Protein Families (Human)


Updated MCL families including all Ensembl transcript isoforms (including human non-reference haplotypes) and newest Uniprot Metazoa.

  • Getting distances by NCBI BlastP (v.2.2.28+)
  • Clustering by MCL (v.12-135)
  • Multiple Sequence Alignments with MAFFT (v.7.113)
  • Family stable ID mapping

Compara dumps (Human)


  • [ ] Data dumps for ProteinTrees
  • [ ] Data dumps for ncRNAtrees
  • [ ] OrthoXML dumps for ProteinTrees
  • [ ] OrthoXML dumps for ncRNAtrees
  • [ ] PhyloXML dumps for ProteinTrees
  • [ ] PhyloXML dumps for ncRNAtrees

API/schema changes (Human)


  •  Extend genome_db table (and the corresponding API) with two extra fields (has_karyotype and is_high_coverage)
  •  Annotation of web display information in species_tree_node's instead of species_set_tags

Link from Region in Detail to individual exons (Human)

The popup menu that appears when you click on a transcript now includes a link to the Exon table if you click on an individual exon, and the exon you clicked on is shown in bold on the table. Note that this link will only appear when you are zoomed in enough for the click coordinates to clearly identify a single exon.

Retirement of archive 61 (Human)

This release cycle we will be retiring archive 61 (Feb 2011), in accordance with our three-year rolling retirement policy.

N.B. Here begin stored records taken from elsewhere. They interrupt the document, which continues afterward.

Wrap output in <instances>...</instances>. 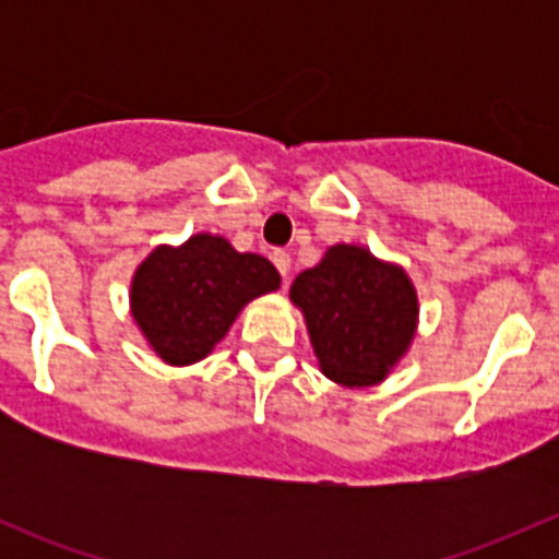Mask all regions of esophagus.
<instances>
[{
    "instance_id": "esophagus-1",
    "label": "esophagus",
    "mask_w": 559,
    "mask_h": 559,
    "mask_svg": "<svg viewBox=\"0 0 559 559\" xmlns=\"http://www.w3.org/2000/svg\"><path fill=\"white\" fill-rule=\"evenodd\" d=\"M273 264L275 267H278V273L284 275V281H286V275H289V270H292V257L286 251H273Z\"/></svg>"
}]
</instances>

The data will remain available on our public database server; only the web interface will be removed.

Remove read_coverage table (Human)

The read_coverage table and associated API support will be removed.

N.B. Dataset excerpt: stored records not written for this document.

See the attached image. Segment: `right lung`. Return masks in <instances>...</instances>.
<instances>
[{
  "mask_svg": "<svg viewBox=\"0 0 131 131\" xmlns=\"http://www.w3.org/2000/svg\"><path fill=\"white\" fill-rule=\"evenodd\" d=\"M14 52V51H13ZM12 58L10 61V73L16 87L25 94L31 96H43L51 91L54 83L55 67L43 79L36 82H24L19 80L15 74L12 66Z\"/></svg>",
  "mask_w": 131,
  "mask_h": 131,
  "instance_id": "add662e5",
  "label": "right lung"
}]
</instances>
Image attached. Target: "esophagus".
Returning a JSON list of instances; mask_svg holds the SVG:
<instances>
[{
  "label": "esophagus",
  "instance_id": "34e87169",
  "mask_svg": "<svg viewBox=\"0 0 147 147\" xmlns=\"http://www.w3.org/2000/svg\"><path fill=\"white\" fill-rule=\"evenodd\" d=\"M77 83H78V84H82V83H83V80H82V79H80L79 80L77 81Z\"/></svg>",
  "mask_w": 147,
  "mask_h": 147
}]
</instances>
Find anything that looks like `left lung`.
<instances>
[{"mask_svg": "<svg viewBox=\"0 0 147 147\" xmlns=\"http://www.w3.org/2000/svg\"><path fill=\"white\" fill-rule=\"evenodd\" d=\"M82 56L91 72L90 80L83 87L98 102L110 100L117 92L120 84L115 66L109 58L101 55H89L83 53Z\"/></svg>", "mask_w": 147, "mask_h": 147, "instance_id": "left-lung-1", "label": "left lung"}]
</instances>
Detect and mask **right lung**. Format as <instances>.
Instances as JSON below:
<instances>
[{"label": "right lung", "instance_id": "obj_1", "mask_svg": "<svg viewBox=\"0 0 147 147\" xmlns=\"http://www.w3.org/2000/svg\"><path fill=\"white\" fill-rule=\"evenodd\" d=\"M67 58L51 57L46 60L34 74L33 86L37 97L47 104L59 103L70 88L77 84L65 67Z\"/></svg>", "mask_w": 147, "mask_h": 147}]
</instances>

There are only a few individuals across our resequencing data with read coverage data, much of which has been remapped between assemblies and may no longer be reliable.

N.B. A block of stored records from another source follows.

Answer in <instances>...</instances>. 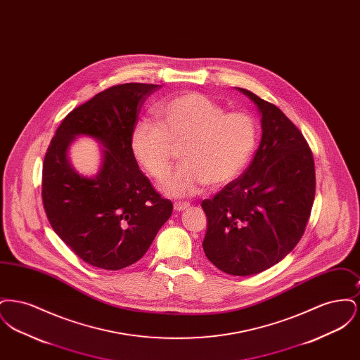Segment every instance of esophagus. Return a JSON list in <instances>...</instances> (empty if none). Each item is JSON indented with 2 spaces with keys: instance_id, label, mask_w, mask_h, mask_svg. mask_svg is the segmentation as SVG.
<instances>
[{
  "instance_id": "esophagus-1",
  "label": "esophagus",
  "mask_w": 360,
  "mask_h": 360,
  "mask_svg": "<svg viewBox=\"0 0 360 360\" xmlns=\"http://www.w3.org/2000/svg\"><path fill=\"white\" fill-rule=\"evenodd\" d=\"M188 206H190L188 202H174V209H175L176 212H182V210L188 209Z\"/></svg>"
}]
</instances>
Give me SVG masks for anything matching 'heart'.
I'll use <instances>...</instances> for the list:
<instances>
[{"label":"heart","mask_w":360,"mask_h":360,"mask_svg":"<svg viewBox=\"0 0 360 360\" xmlns=\"http://www.w3.org/2000/svg\"><path fill=\"white\" fill-rule=\"evenodd\" d=\"M156 120L140 119L131 135L137 162L156 181L172 167L174 147L182 163L163 184L172 197L195 195L209 184H231L247 166L257 141V121L248 110H226L201 93H186L159 103Z\"/></svg>","instance_id":"heart-1"}]
</instances>
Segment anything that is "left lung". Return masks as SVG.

Removing this will speed up code and clean up some of the web displays.

patch_74_75_a.sql - schema_version update in ontology db (Human)

Update schema_version in meta table to 75.

patch_74_75b.sql - longer code in attrib_type (Human)

'code' column in master_attrib_type table expanded

patch_74_75_f.sql - longer code (Human)

'code' column in attrib_type table longer

Retirement of ensembl-draw (Human)

The ensembl-draw repository has been merged with ensembl-webcode.

The files that were in ensembl-draw can now be found in ensembl-webcode/modules/Sanger/Graphics and ensembl-webcode/modules/Bio/EnsEMBL.

Documentation move (Human)

To aid internal management of git permissions, we will be moving ensembl-webcode/htdocs/info into a separate public plugin, docs. No page URLs will change, but external developers will need to enable this plugin in order to display documentation for the API, etc on an Ensembl-powered website.

ensembl-webcode directory (Human)

Web code is now stored inside the top level directory ensembl-webcode.

A new variable has been added to SiteDefs, called $ENSEMBL_WEBROOT, which has the value of "$ENSEMBL_SERVERROOT/ensembl-webcode", and is used when locating files and directories that are inside ensembl-webcode. $ENSEMBL_SERVERROOT remains unchanged.

Stable ID lookup (Human)

Stable ID lookup provided for REST services

Removal of "default action" (Human)

We have removed the web behaviour whereby invalid URLs for genomic views were silently redirected to the default view for that gene/location/etc. This was causing issues with some scripts connecting to the website, including our own selenium testing. Invalid URLs now show a custom 404 component within the standard page template.

Search enhancments (Human)

Ensembl search has a number of improvements including (i) more extensive highlighting of the search term on the results page, (ii) improved ordering of results, and (iii) better handling of non alphanumeric characters in search queries.

patch_74_75_a.sql - schema_version update (Human)

Update schema_version in meta table to 75.

patch_74_75_b.sql - transcript source (Human)

Adding the source column to the transcript table

patch_74_75_d.sql - default source for transcripts (Human)

The new Transcript source column required a default value, that is now set to ensembl.